Your explaination seems to imply that time is something that moves forward in set incrimates for everyone at the same rate. Time is not set though, but relative. A clock on a satellite will have slower time than than clock on the earth. When brought back down to the earth, the stationary clock will appear to be from the “future” since it is forward in time and the satellite clock will appear to be from the “past” since it is backwards in time. It is the same with people and is known as the Twins Paradox, each person has their own ‘present.’ The path of each clock, twin, muon, is plotted serparately on the Minkowski scale, instead of together.

What you have to keep in mind re: the twin paradox is that acceleration is not absolute motion. I think that is the key here.

I think a universe with many time dimensions is very different from a universe with only one. With just one dimension, we’re restricted to continuing in the same direction in time. With multiple dimensions, an object has “space” in which to “turn around” and start heading backward in time. Time simply wouldn’t behave much like time as we know it.

One possible problem with the classic 4-dimensional Special Relativity spacetime is that it seems to imply that the future is fixed. It is “already there”, and time is just a human perception and free will an illusion. Vonnegut’s novel Slaughterhouse Five addresses the philosophical problems with that view.

One way around this might be to postulate an additional dimension of - well on second thought it might not really be a “timelike” dimension OR a spacelike dimension. Call it a Z dimension, with space as X and time as Y. It might be akin to the multiple worlds view of Quantum Mechanics, with each slice of Z representing an alternate way particles might have progressed through time. This theory however requires something most people regard as odd or paradoxical: that the past isn’t fixed! That is, multiple possible alternate pasts could converge on an identical present, with no way to know which one was the “real” past. So counting all possible states that converge on the here and now, entropy actually increases both into the future AND the past!
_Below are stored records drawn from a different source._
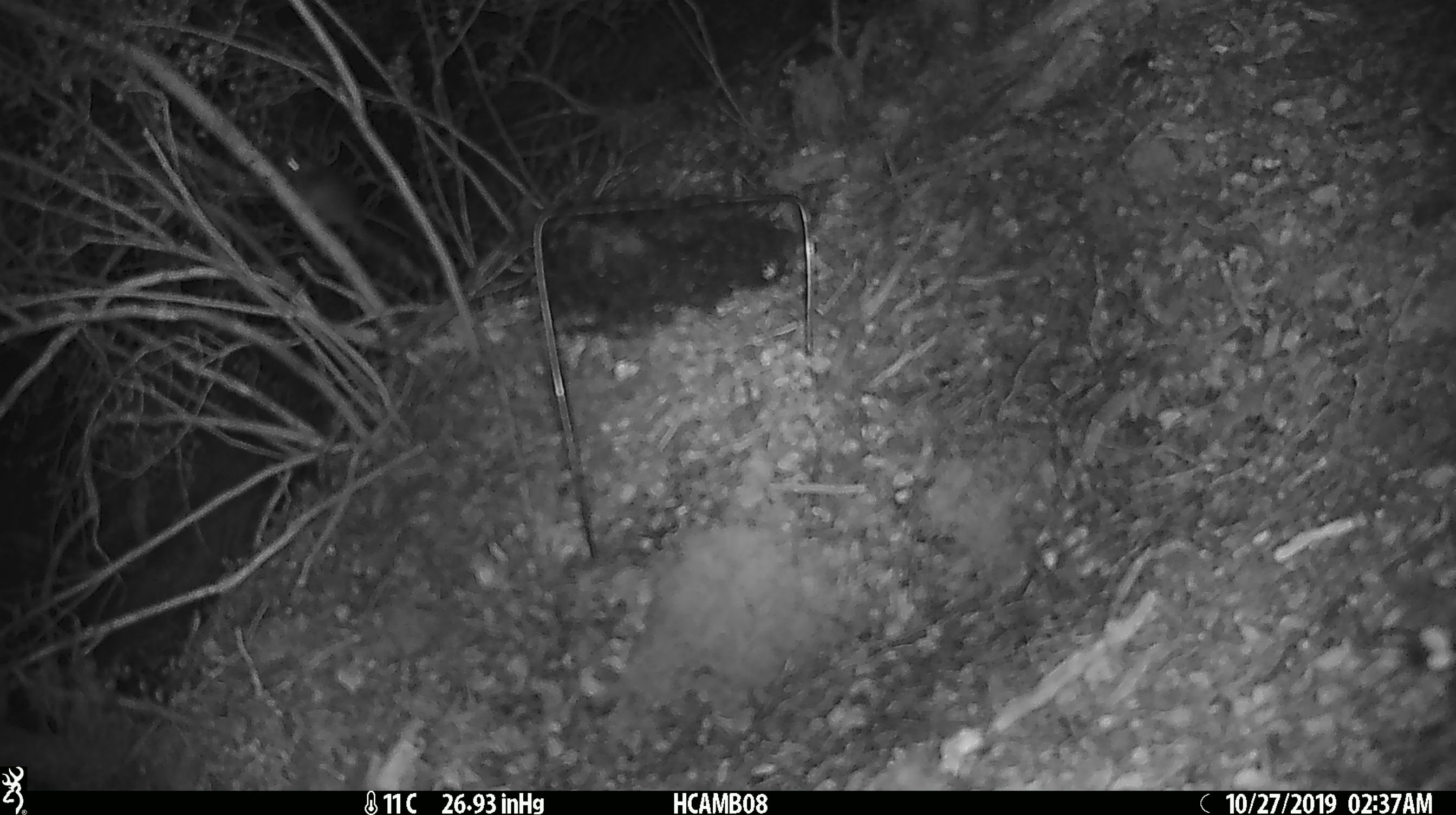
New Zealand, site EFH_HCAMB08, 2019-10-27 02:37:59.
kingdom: Animalia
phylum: Chordata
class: Mammalia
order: Rodentia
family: Muridae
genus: Mus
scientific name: Mus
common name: mouse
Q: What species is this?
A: Mouse (Mus).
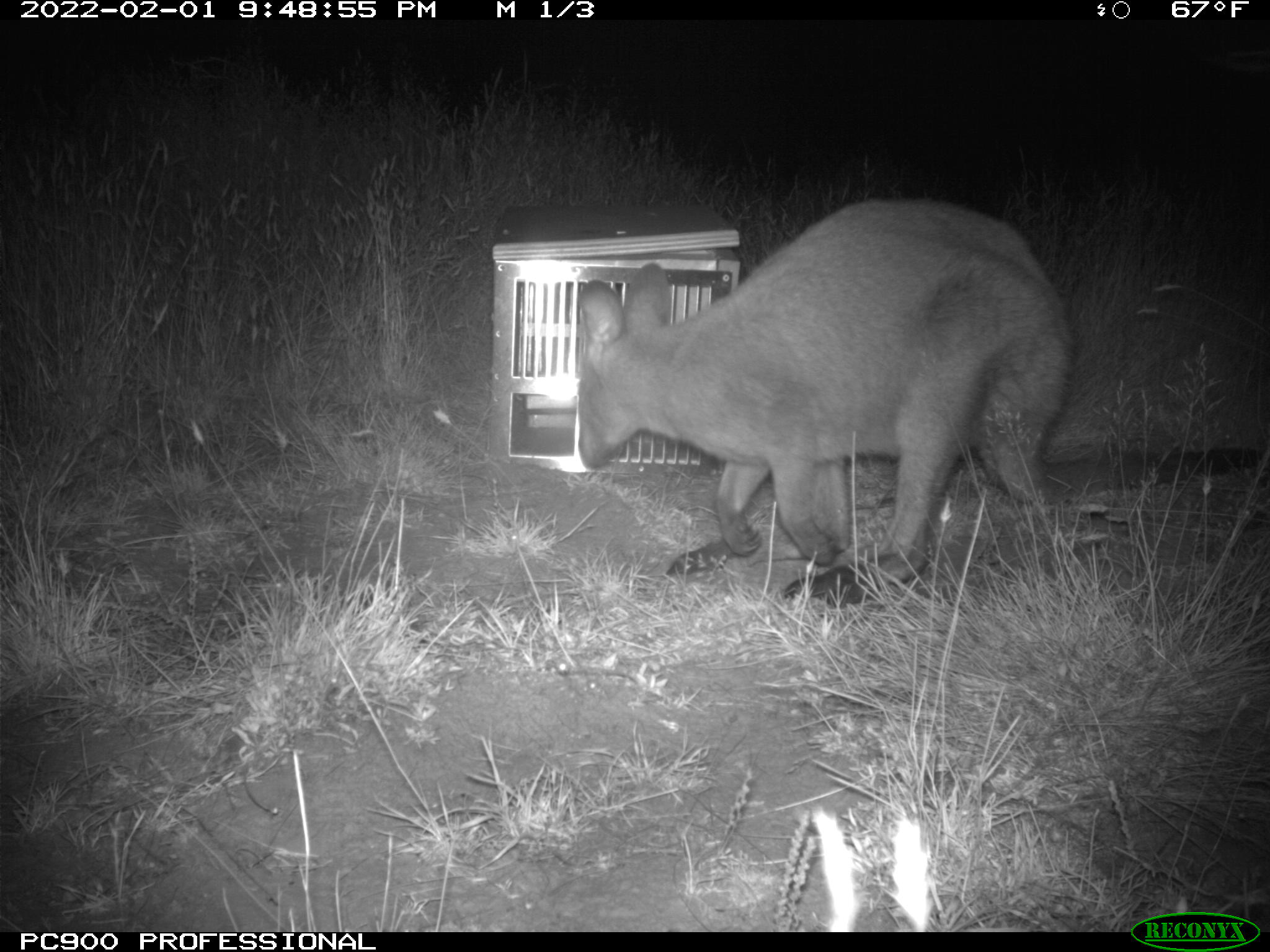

Please note that this entirely a philosophical problem. Free will isn’t a concern for the theoretical physicists–they just want to know what explains the data most accurately.

i think this should be noted in response to the whole question at large, as well.

most of our interpretations of our perception are based on an assumption of a euclidian spacetime. it’s almost unavoidable with as little gravity and small relative velocities that we normally get to witness. in other geometries, there can be ways, albeit nearly infinitely more complicated, of defining metrics that explain what we see, despite the arbitrary addition of whatever dimensionality we want. at least, i think that is the case.

as a bit of a silly exercise, consider the common euclidian distance metric in three dimensions. d(p, p’) = sqrt((px - p’x)^2 + (py - p’y)^2 + (pz - p’z)^2). if we suppose p is a point in five dimensions, and we use the same metric instead of the analogous metric for five dimensions, the space wouldn’t be noticeably different from what we consider our current perception of three spatial dimensions. the definition of ‘interval’, at least in relativity, is what plays the important part here.

however, i might be talking complete nonsense here. does anyone actually understand the geometries involved in modern physics? i’m trying to struggle through it now, myself, and so far i’ve read nothing about how it relates to the quanta.